**Written request A:** List each distinct username that posts in the forum thread about the neighbor complaint.
**Written request B:** Extend the forum thread about the neighbor complaint from the point at which it stops.

# I have "whizzed" off the neighbor...again.



## The Penguin (Apr 26, 2012)

apparently everyone does not like the smell of 2-stroke exhaust as much as I do. :biggrin:

he called the cops. They didn't really care - as long as I was not operating a chainsaw "at night" the cop said there was nothing he could do about it. He said we should "work it out"

that ain't happening.


----------



## Justturnin (Apr 26, 2012)

Bring your stash over here and we can 'whizz' off my neighbors and split the bounty....


----------



## shadetree_1 (Apr 26, 2012)

The Penguin said:


> apparently everyone does not like the smell of 2-stroke exhaust as much as I do. :biggrin:
> 
> he called the cops. They didn't really care - as long as I was not operating a chainsaw "at night" the cop said there was nothing he could do about it. He said we should "work it out"
> 
> that ain't happening.


 
Box some up and send it this way, haven't had even a whiff of it since I quit running dirt bikes years ago!:biggrin:


----------



## The Penguin (Apr 26, 2012)

Justturnin said:


> Bring your stash over here and we can 'whizz' off my neighbors and split the bounty....



how big a bandsaw you got? :biggrin:

I was roughing out 14" bowl blanks...they're too tall for my 14" bandsaw. I need one with a riser extension.

I was about done for the evening anyway. I'll finish up tomorrow afternoon while his sorry behind is at work and the kids are at school.


----------



## low_48 (Apr 26, 2012)

Don't get me started about neighbors. I've been a 4 year battle with mine because we feed birds. Yup, he hates everything to do with nature, and especially nature that will poop on his deck. This year he started removing his trees because birds roost in them. He made false claims about our dog being a nuisance, and that didn't work. So he put down poison pellets under the bird feeders, so now I have to lock my gates. Last year he sprayed Roundup in my yard to cover the bird feeder and bird bath. We've called the cops twice on him, and they just say he's old and slightly disturbed. You think!!!!! If we didn't have this place paid for...................


----------



## The Penguin (Apr 26, 2012)

I admit - this is partly my fault. I've been here about 5 years...and I used to work on jetskis at late hours and fire them up for flushing & testing before & after trips. I'd work on my trailer with the air compressor and impact wrench at late hours as well. 

then I decided to be considerate. I stopped doing loud work on anything on the driveway after 10pm, then back to 9pm. I still will do some things till 10 or so - but I keep the noise down. Not even a dull roar. Down period, and I keep the radio down if the garage door is open in the evening. I even started giving his wife some vegetables from my garden....well that ain't happening this year for sure.

Data extracted from a collection
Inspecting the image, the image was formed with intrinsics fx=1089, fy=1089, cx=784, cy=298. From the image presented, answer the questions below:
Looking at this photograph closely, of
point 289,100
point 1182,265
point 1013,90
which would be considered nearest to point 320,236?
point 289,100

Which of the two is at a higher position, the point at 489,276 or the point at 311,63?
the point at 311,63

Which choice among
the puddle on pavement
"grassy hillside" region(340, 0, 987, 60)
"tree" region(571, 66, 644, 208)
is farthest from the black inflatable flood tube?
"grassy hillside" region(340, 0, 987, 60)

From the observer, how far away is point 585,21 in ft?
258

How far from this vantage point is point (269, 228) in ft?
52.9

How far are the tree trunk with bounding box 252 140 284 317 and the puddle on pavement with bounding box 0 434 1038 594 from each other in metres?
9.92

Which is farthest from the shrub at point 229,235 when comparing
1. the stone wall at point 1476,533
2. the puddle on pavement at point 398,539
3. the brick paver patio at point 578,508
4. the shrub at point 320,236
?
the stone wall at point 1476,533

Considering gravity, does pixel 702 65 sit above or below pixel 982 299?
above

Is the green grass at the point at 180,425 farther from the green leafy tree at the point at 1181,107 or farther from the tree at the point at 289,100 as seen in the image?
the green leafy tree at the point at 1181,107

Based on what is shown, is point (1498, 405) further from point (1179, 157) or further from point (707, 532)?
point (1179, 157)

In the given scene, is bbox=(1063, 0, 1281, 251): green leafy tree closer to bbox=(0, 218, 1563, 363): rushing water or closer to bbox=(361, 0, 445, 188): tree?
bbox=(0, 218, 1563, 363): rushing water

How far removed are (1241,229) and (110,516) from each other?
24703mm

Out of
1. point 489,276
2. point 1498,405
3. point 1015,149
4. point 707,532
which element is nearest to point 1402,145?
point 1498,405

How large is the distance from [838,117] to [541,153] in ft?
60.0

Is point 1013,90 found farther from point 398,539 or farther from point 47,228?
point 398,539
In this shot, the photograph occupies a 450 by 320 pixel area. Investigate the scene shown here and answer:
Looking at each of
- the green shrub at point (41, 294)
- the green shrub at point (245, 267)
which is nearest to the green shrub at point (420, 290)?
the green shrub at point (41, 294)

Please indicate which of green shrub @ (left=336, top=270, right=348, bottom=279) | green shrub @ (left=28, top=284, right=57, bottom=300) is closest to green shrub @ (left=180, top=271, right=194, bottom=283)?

**Output A:** The Penguin, Justturnin, shadetree_1, low_48

**Output B:**
but to call the cops at 7pm...and he complained about the smell of exhaust. Not the noise.  weirdo.


----------



## Justturnin (Apr 26, 2012)

The Penguin said:


> how big a bandsaw you got? :biggrin:
> 
> I was roughing out 14" bowl blanks...they're too tall for my 14" bandsaw. I need one with a riser extension.



Mine is a 14" delta w/ Riser.  11.5" clearance.


----------



## The Penguin (Apr 26, 2012)

I'm feeling inadequate.

:biggrin:


----------



## jd99 (Apr 27, 2012)

Here's my saw, I still can't get the thing to start though. :biggrin:


----------



## Justturnin (Apr 27, 2012)

jd99 said:


> Here's my saw, I still can't get the thing to start though. :biggrin:



Maybe this will help.


----------



## tim self (Apr 27, 2012)

I'm so glad I live in the country.  At least 1/4 mile to the closest neighbor.  I feel sorry for ya'll who live in towns where you're so encumbered with such rules.  Better put a exhaust filter on that offending saw.


----------



## jd99 (Apr 27, 2012)

tim self said:


> I'm so glad I live in the country. At least 1/4 mile to the closest neighbor. I feel sorry for ya'll who live in towns where you're so encumbered with such rules. Better put a exhaust filter on that offending saw.


 Or a long hose into the neighbors window.


----------



## TexasTaxi (Apr 27, 2012)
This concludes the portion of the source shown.